■ **TEXT SECTION**
○ ○ ○

Thank you. Continuing on, our next question comes from the line of Curt Woodworth of J.P. Morgan. Please go ahead sir, your line is open. Curt Woodworth – J.P. Morgan: Yeah, hi, good morning. Can you guys talk about any differences in growth rates you’re seeing globally for the Enerpac business right now?

Bob Arzbaecher

Management

Well, as we’ve been pretty consistent in telling you, really for the last six quarters, that the growth rate is moderating in North America, and is somewhere in the middle of the single-digit area for this area. Europe, much stronger than that, still in double-digit zip code, Asia even stronger than that, depending on when you look at it. Some of our Asian sales are a little lumpy, because we do a little more of these bigger infrastructure projects. But that would be the context. Now, against the backdrop of what we were forecasting, that’s a little bit ahead, as Andy talked about. Industrial was a little stronger than we expected for the quarter. Curt Woodworth – J.P. Morgan: And are you seeing any implications in terms of more of the project business for Enerpac from the tighter credit conditions that we’re seeing?

Bob Arzbaecher

Management

No, most of those projects are funded by governments, federal or state governments. They really don’t get influenced in a short-term period of time by that credit market. So I have not seen any issues there at all. Curt Woodworth – J.P. Morgan: Great, and in terms of the joint integrity business you’ve seen, there are pretty significant increases in MRO and upgrade spending on oil and gas. What’s the outlook there, what are your customers saying about incremental growth going forward and what’s really going to drive that?

Bob Arzbaecher

Management

Well what you’re describing, MRO and an oil and gas power gen environment, is precisely our business. I mean, we do do new installation, but the lion’s share of our hydro-type business is driven by the MRO nature of existing assets that are installed. And, obviously, with oil in the 80s and 90s, most of our customers are really running at capacity, trying to improve capacity, using a lot of new technologies to get every last minute, every last gallon of oil out of existing facilities. A lot of new technology going into that, and all of that is helping the MRO nature of our business. Higher pressures impact that, deeper drilling helps our business; so really, it’s a very favorable environment for the MRO nature of our business.

Curt Woodworth-JPMorgan

Analyst

Okay and in terms of incremental growth? Is it pretty much the song remains the same it’s just going to be continued incremental spending there to maintain capacity?

○ ○ ○

■ **SHORT PROBLEM**
Using the transcript, answer these:
(a) Which region's growth rate is described as in the middle of the single-digit area?
(b) Who funds most of the projects, according to the reply about tighter credit conditions?
(c) At what oil prices are most customers said to be running at capacity?
Answer from the transcript only.

■ **PROVIDED DATA**
○ ○ ○

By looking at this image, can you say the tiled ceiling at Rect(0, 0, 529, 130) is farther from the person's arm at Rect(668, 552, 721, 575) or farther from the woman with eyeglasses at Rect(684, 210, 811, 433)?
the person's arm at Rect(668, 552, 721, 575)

○ ○ ○

■ **TASK OUTPUT**
(a) North America
(b) Governments, federal or state
(c) In the 80s and 90s